# Task item:
Output the line containing "class: Mammalia" exactly. Do the same for every line after it through the end of the material, and output nothing else.

# Entries provided:
>>>>

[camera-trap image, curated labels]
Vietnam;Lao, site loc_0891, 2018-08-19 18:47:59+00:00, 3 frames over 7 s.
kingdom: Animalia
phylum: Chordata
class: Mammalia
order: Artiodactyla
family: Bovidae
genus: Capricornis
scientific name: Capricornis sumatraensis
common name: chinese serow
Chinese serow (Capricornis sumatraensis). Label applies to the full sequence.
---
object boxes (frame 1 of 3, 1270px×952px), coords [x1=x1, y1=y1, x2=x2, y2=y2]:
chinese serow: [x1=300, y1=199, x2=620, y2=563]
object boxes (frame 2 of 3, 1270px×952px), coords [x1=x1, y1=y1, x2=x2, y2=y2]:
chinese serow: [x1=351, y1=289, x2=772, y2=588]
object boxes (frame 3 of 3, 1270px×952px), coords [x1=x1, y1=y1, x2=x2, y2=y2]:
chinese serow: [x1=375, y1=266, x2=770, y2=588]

<<<<

# Solution:
class: Mammalia
order: Artiodactyla
family: Bovidae
genus: Capricornis
scientific name: Capricornis sumatraensis
common name: chinese serow
Chinese serow (Capricornis sumatraensis). Label applies to the full sequence.
---
object boxes (frame 1 of 3, 1270px×952px), coords [x1=x1, y1=y1, x2=x2, y2=y2]:
chinese serow: [x1=300, y1=199, x2=620, y2=563]
object boxes (frame 2 of 3, 1270px×952px), coords [x1=x1, y1=y1, x2=x2, y2=y2]:
chinese serow: [x1=351, y1=289, x2=772, y2=588]
object boxes (frame 3 of 3, 1270px×952px), coords [x1=x1, y1=y1, x2=x2, y2=y2]:
chinese serow: [x1=375, y1=266, x2=770, y2=588]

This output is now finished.